### TEXT SHOWN

Mo 04.13.09 | 12:11 PM ET

What a great commentary on the side of travel too many people brush aside.  I just wish there was a solution.

Kim@Galavanting 04.13.09 | 1:05 PM ET

Excellent article about the complexity of interacting with street children. I was recently very disappointed to hear a well-known travel broadcaster in the U.S. publicly dismiss them out-of-hand.

Your take is much more thoughtful and full of reality. It should be said more that not one of us deserves more than those who did not win the “birth lottery.”

Well said.

JD 04.13.09 | 2:28 PM ET

Thanks for the kind words.  After a decade of traveling as a semi-young couple, my wife and I are seeing the world through new eyes as we take our son on the road with us (literally and figuratively).  It’s been alternatively glorious and exhausting but, to be fair, that’s the nature of adventure travel with or without kids.

Corinne 04.13.09 | 10:55 PM ET

As a result of your travels with him, Enzo will grow up to be aware of the struggles that face children around the world, and become a more compassionate person as a result… (unlike said well-known travel broadcaster!)

### EXERCISE 1
List the name of every commenter who posts in the comment thread.
### EXERCISE 2
According to the comment thread, for how long did JD and his wife travel as a semi-young couple?
### EXERCISE 3
Please pick up the comment thread after its final comment and write the next part.

### Stored records
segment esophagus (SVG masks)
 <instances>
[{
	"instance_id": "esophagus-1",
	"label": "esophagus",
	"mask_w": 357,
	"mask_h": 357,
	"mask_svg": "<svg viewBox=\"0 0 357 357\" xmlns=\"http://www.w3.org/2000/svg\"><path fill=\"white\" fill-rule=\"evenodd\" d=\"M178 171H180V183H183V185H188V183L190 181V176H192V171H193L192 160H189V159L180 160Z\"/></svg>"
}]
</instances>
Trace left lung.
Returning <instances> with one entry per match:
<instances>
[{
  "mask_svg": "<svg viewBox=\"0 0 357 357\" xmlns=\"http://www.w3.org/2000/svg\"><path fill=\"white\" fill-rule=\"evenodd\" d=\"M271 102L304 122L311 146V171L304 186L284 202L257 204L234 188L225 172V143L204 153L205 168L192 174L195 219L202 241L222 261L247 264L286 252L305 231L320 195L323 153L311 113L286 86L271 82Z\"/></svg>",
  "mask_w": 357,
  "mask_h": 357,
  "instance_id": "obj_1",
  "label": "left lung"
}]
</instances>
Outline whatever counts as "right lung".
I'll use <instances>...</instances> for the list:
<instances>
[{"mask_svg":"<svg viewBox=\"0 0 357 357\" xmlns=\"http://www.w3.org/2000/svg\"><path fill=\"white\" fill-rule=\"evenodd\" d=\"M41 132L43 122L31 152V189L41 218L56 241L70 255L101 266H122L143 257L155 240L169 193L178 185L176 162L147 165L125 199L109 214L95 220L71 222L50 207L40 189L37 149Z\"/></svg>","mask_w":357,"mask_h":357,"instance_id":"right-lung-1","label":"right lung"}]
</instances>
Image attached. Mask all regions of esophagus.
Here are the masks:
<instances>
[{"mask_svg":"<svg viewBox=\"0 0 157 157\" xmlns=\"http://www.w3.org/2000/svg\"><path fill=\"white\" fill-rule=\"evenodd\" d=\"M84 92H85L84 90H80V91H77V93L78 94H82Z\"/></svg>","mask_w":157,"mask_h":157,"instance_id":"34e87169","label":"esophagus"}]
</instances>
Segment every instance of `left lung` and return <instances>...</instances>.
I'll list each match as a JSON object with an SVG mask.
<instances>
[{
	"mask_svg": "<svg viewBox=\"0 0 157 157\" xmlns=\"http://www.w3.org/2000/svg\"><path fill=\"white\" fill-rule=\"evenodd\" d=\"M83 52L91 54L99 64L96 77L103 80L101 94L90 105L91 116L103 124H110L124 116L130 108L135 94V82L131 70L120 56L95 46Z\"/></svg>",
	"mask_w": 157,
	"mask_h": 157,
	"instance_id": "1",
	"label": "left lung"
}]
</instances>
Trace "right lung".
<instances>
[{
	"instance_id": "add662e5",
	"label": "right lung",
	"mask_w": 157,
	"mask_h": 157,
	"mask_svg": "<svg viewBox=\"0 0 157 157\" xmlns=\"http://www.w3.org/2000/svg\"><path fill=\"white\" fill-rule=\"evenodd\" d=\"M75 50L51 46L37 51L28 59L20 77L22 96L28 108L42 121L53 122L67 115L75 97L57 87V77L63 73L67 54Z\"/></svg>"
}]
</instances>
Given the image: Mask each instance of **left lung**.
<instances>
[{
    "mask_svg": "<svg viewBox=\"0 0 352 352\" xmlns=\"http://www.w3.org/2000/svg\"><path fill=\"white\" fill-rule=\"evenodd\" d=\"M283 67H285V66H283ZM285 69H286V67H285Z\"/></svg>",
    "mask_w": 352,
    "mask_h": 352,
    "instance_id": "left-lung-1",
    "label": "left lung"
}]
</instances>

### RESULT 1
Mo, Kim@Galavanting, JD, Corinne

### RESULT 2
A decade.

### RESULT 3
Andrea Ross 04.13.09 | 11:58 PM ET

Fantastic article! I live in Cambodia with my two kids, both under five, and it is hard to explain the polarization, why we have and they have-not. I find that it’s best when we let kids be kids, the beauty is that they will play hide and seek and they will laugh together - the issues that drive adults apart don’t exist for kids. Maybe by showing our kids that they aren’t different from the kids needing breakfast they will be the ones that help figure out a way for everyone to have breakfast?

RJ Gustis 04.15.09 | 3:02 PM ET

I just recently visited Nicaragua and have too seen a larger percentage of beggers and pan-handlers there than I have seen here on the city streets of the U.S, holding their “God Bless” signs.  This is the way that they survive in their country.  Some of these people are just as good salesmen as we might find here in the U.S. in our informercials and through our telemarketers. But remember, even though the percentage is higher there, not everyone in Nicaragua is poor.  Most are hardworking people who deserve true democracy in their country.  If anyone is to blame for the bad living conditions there are the people who steal from the hardworking classes and try to make their own fast buck.  It’s the increase in government corruption there and their less concern for the peoples’ welfare.  Thank the president for that.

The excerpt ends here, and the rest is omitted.